* _WHAT YOU NEED TO DO_
When the listing below reaches the line that has "Pin On Pet Monkey", start reproducing exactly; stop after the line that has "Poetry Cooperative eZine Christmas 2020", and drop the pictures.
____ DATA EXTRACT
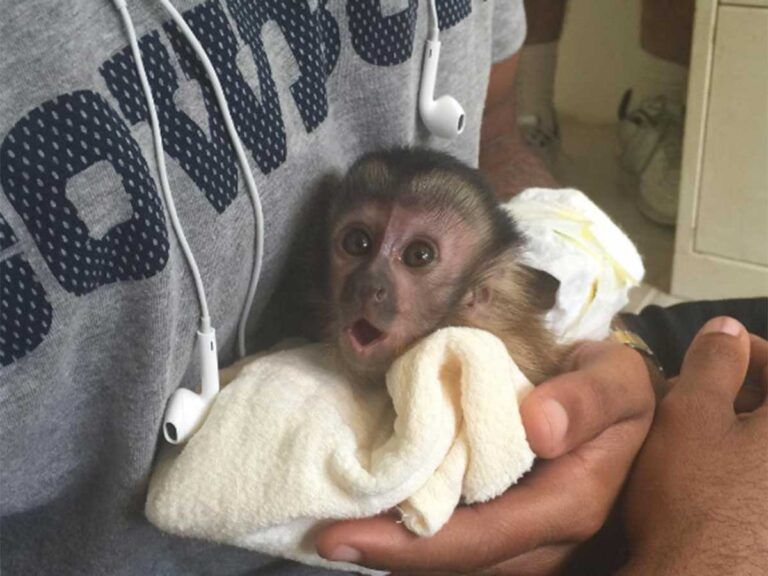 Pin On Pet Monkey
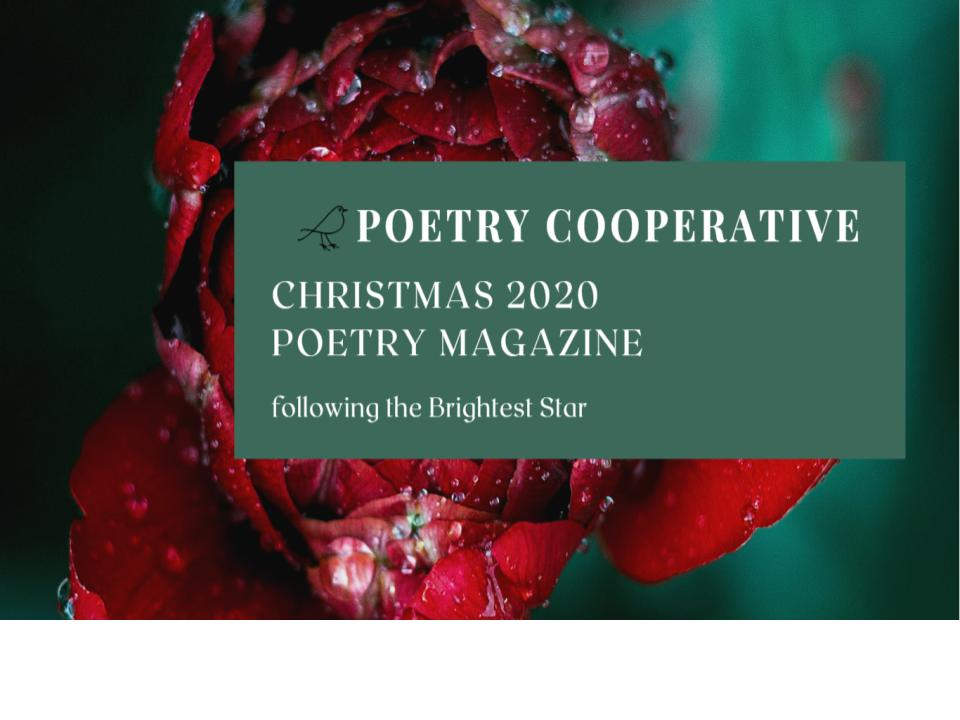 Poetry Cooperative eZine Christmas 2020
________
____ DATA EXTRACT
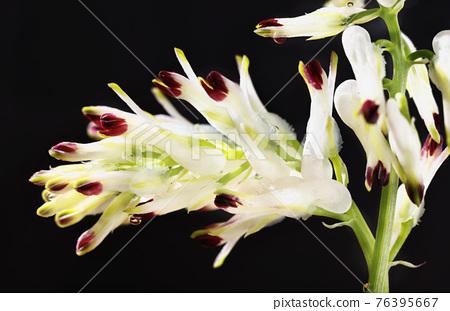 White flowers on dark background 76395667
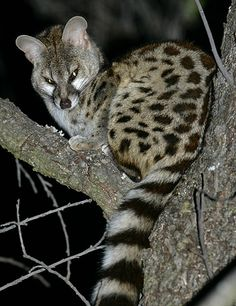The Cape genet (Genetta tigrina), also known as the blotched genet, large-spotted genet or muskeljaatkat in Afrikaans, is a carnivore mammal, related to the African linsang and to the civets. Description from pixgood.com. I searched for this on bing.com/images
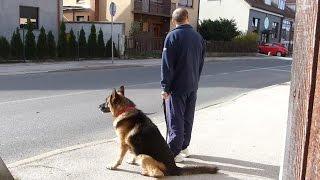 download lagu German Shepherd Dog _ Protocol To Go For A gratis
________
* _SOLUTION BELOW_
 Pin On Pet Monkey
 Poetry Cooperative eZine Christmas 2020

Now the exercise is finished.